Figure 6.. Gene-expression and functional marker characterizations of CD8⁺ TIL subsets isolated via FucoID from MC38 tumors.

(A) PCA of the transcriptome of PD-1⁺Bio⁺ (red), PD-1⁺Bio⁻ (blue) and PD-1⁻ (green) CD8⁺ TILs isolated from murine MC38 tumors. Dots represent samples of the three different populations (grouped by colors) from a total of three biological replicates (grouped by shapes). PCA 1 and 2 represents the largest source of variation. (B) Volcano plot of up- (red) and down-(blue) regulated genes between PD-1⁺Bio⁺ and PD-1⁺Bio⁻ TILs.
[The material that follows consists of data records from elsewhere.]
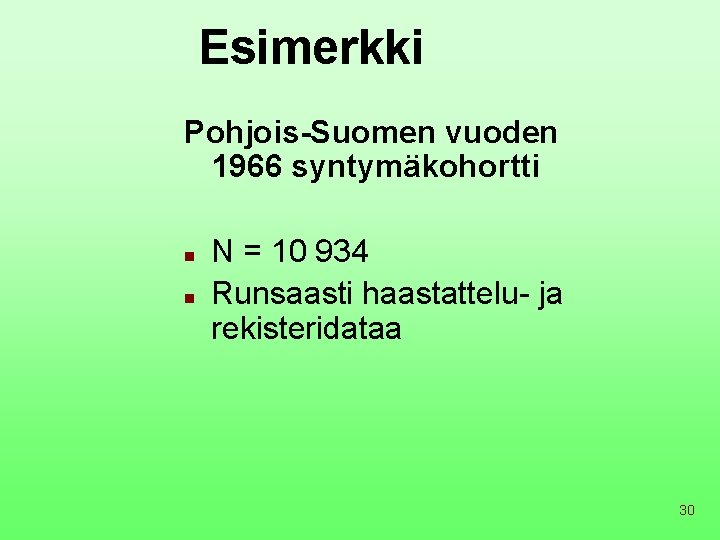 Esimerkki Pohjois-Suomen vuoden 1966 syntymäkohortti n n N = 10 934 Runsaasti haastattelu- ja
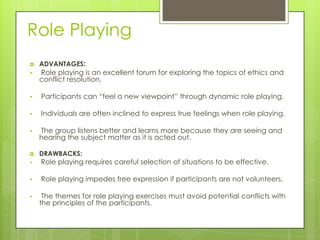 Role Playing


ADVANTAGES:

•

Role playing is an excellent forum for exploring the topics of ethics and
conflict resolution.

•

Participants can “feel a new viewpoint” through dynamic role playing.

•

Individuals are often inclined to express true feelings when role playing.

•

The group listens better and learns more because they are seeing and
hearing the subject matter as it is acted out.



DRAWBACKS:

•

Role playing requires careful selection of situations to be effective.

•

Role playing impedes free expression if participants are not volunteers.

•

The themes for role playing exercises must avoid potential conflicts with
the principles of the participants.

 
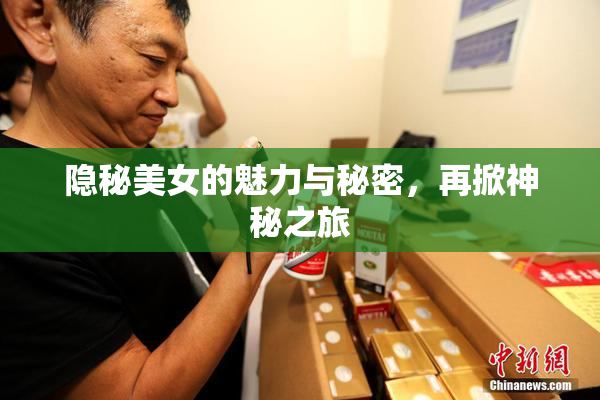 隐秘美女的魅力与秘密，再掀神秘之旅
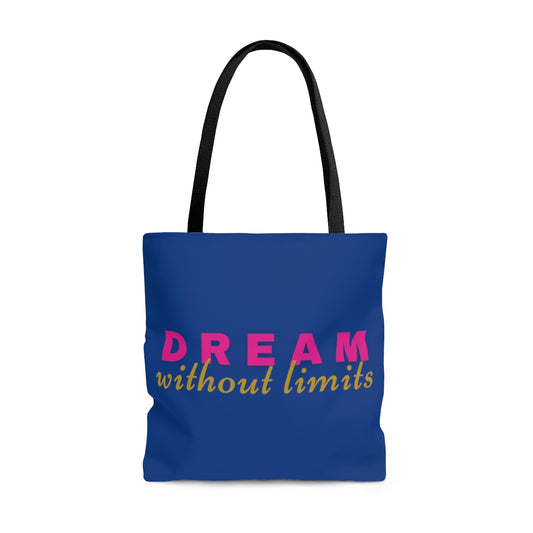 Dream Without Limits Blue Tote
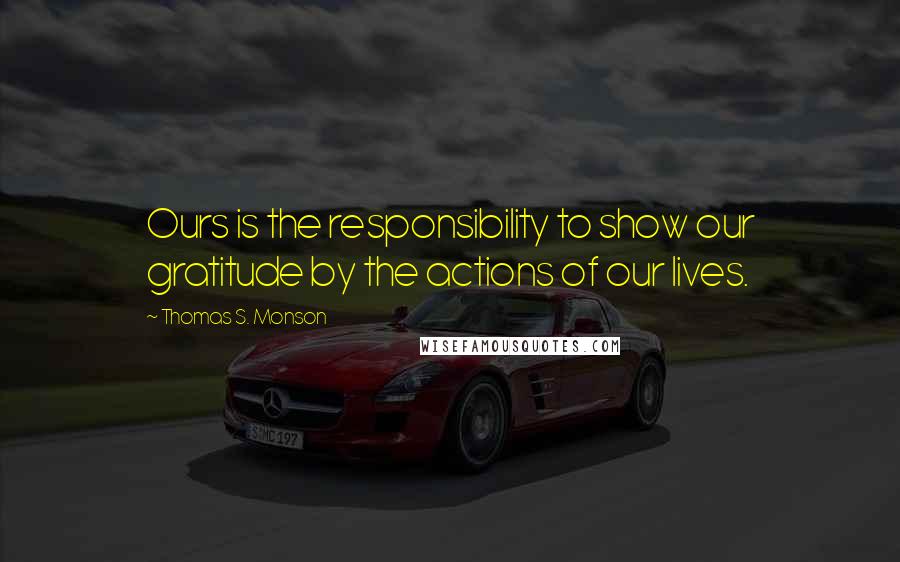 Thomas S. Monson Quotes: Ours is the responsibility to show our gratitude by the actions of our lives.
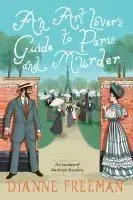 Cover: 9781496745125 | An Art Lover's Guide to Paris and Murder | Dianne Freeman | Buch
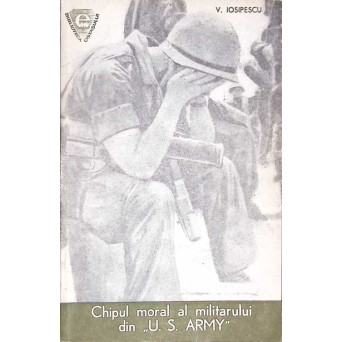 CHIPUL MORAL AL MILITARULUI DIN "U. S. ARMY"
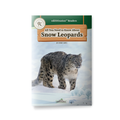 Book cover of 'All You Need to Know About Snow Leopards' with a snow leopard walking in the snow as the background.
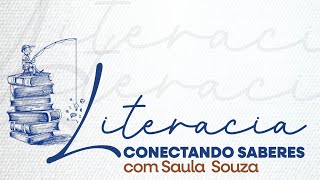 PROGRAMA LITERACIA CONECTANDO SABERES com Saula Souza [upl. by Laehcor]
Significance was determined as Benjamini–Hochberg FDR (p.adjust) < 0.05 and |log₂(fold change)| ≥ 0.6. (C) Biological processes (GO terms) enriched in the up– and down–regulated genes identified in Figure 6B. (D) Gene set enrichment analysis (GSEA) of activation/dysfunction CD8 gene module (Singer et al., 2016) in the transcriptome of PD-1⁺Bio⁺ vs. that of PD-1⁺Bio⁻ CD8⁺ TILs. See also Figure S5 and Table S1. (E) GSEA of up- and down-regulated tumor specific CD8 gene signature (Schietinger et al., 2016) in the transcriptome of PD-1⁺Bio⁺ vs. that of PD-1⁺Bio⁻ CD8⁺ TILs. See also Figure S5 and Table S1. (F) The comparison of representative gene expression of PD-1⁺Bio⁺, PD-1⁺Bio⁻ and PD-1⁻ CD8⁺ TILs. n=3. (G) The expression of PD-1, CD137, TIM-3, CD39 and CD103 in PD-1⁺Bio⁺, PD-1⁺Bio⁻ and PD-1⁻ CD8⁺ TILs from murine MC38 tumor according to flow cytometric analysis. Data obtained from at least two independent replicates.
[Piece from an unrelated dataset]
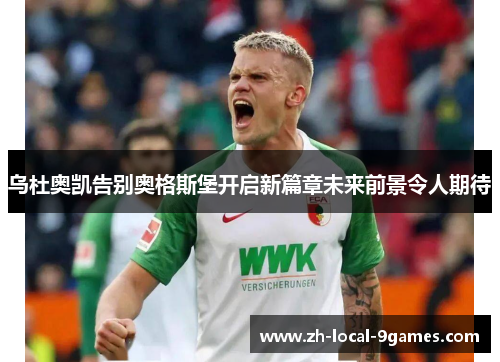 乌杜奥凯告别奥格斯堡开启新篇章未来前景令人期待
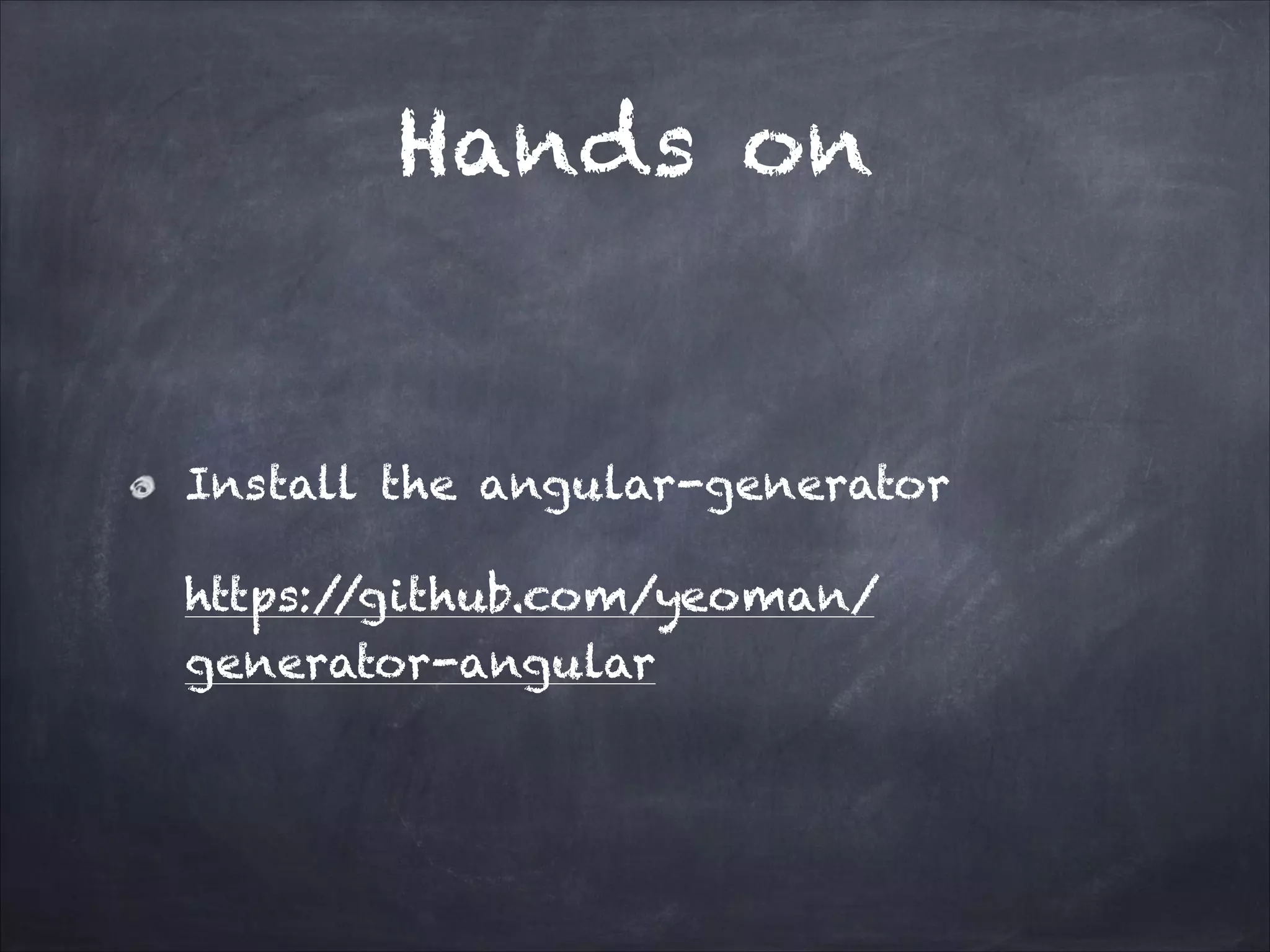 Hands on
Figure 7.. TSA-suppressive and -reactive CD4⁺ TILs play opposite roles in regulating the antitumor immunity of TSA-reactive CD8⁺ TILs in a Pan02 pancreatic cancer model.

(A) and (B) Flow cytometric analysis of tumor antigen-specific fucosyl-biotinylation of CD8⁺ TILs (A) and CD4⁺ TILs (B) in the Pan02 model. (C) Flow cytometric analysis of functional markers on Bio⁻ CD4⁺ TILs and Bio⁺ CD4⁺ TILs in Pan02 tumors. (D) IFN-γ ELISpot analysis of tumor-suppressive and -reactive functions of the isolated TIL subsets. Five subsets of TILs (Bio⁺ CD8⁺, Bio⁻ CD8⁺, CD25⁻Bio⁺ CD4⁺, CD25⁺Bio⁺ CD4⁺ and Bio⁻ CD4⁺) isolated from Pan02 tumor digests were re-stimulated by DCs primed with tumor lysates. Re-stimulations were conducted using the individual TIL subsets and a combination of two subsets as specified, n=3.